Meanwhile, a sex-unto-death woman stalks Slippery's oldest friends. Every so often, the hope rises in Slippery's breast that one of the strong-minded women who stride the streets of SW19 will offer him congress. But what with the misapplications of Lovejuice and its antidote, not to mention his own slippery nature and unprepossessing appearance, the chances are slim.

Slippery tries to show his love for his family by preparing them elaborate, yet disgusting, meals garnered from the four corners of the earth - even though Mrs Slippery is on a turnips-only diet and his sons would survive happily on alcohol and assorted seafood goujons.

Surprisingly - and this is a trick Williams always pulls off - the high farce and low comedy is interspersed with moments of real love and tenderness. Amongst his frequent diary bulletins, written urgently and often from places of hiding, Slippery reveals a disarming depth of feeling for his overwhelming wife and randy sons.

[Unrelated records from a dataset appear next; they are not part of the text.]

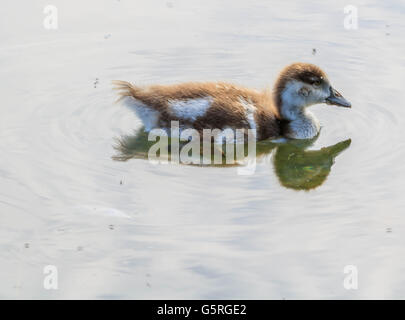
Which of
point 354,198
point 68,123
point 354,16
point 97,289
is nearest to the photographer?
point 97,289

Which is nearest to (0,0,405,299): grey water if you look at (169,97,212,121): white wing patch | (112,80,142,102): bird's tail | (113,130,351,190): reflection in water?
(113,130,351,190): reflection in water

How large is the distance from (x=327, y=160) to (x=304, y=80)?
785 mm

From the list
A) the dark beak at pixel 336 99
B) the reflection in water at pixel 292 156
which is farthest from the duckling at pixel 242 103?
the reflection in water at pixel 292 156

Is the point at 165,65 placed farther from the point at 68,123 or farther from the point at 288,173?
the point at 288,173

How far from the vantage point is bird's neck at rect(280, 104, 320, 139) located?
669 cm

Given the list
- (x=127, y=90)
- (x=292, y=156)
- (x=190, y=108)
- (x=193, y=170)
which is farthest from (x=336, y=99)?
(x=127, y=90)

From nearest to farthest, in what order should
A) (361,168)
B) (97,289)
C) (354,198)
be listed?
1. (97,289)
2. (354,198)
3. (361,168)

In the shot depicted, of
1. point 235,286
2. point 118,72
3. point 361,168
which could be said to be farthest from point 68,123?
point 235,286

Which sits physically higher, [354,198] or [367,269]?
[354,198]

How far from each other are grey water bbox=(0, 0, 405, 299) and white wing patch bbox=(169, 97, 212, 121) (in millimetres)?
465

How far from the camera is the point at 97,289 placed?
4387mm

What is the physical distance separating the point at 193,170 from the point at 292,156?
88 cm

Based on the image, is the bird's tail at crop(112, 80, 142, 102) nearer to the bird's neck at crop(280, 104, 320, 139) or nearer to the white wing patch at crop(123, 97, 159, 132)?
the white wing patch at crop(123, 97, 159, 132)

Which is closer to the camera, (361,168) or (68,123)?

The book careers along at its own mad, funny pace as Slippery tries to get laid, save his career, get the right people to fall in love with each other and survive to his 50th birthday.

Its a fine, funny, deranged piece of work that reads as if it has been written at furious pace. As with so many English comic novels, sexual fear and frisson, and particularly fear of the female, supply the laughs.

No wonder that Williams looks as white as a ghost.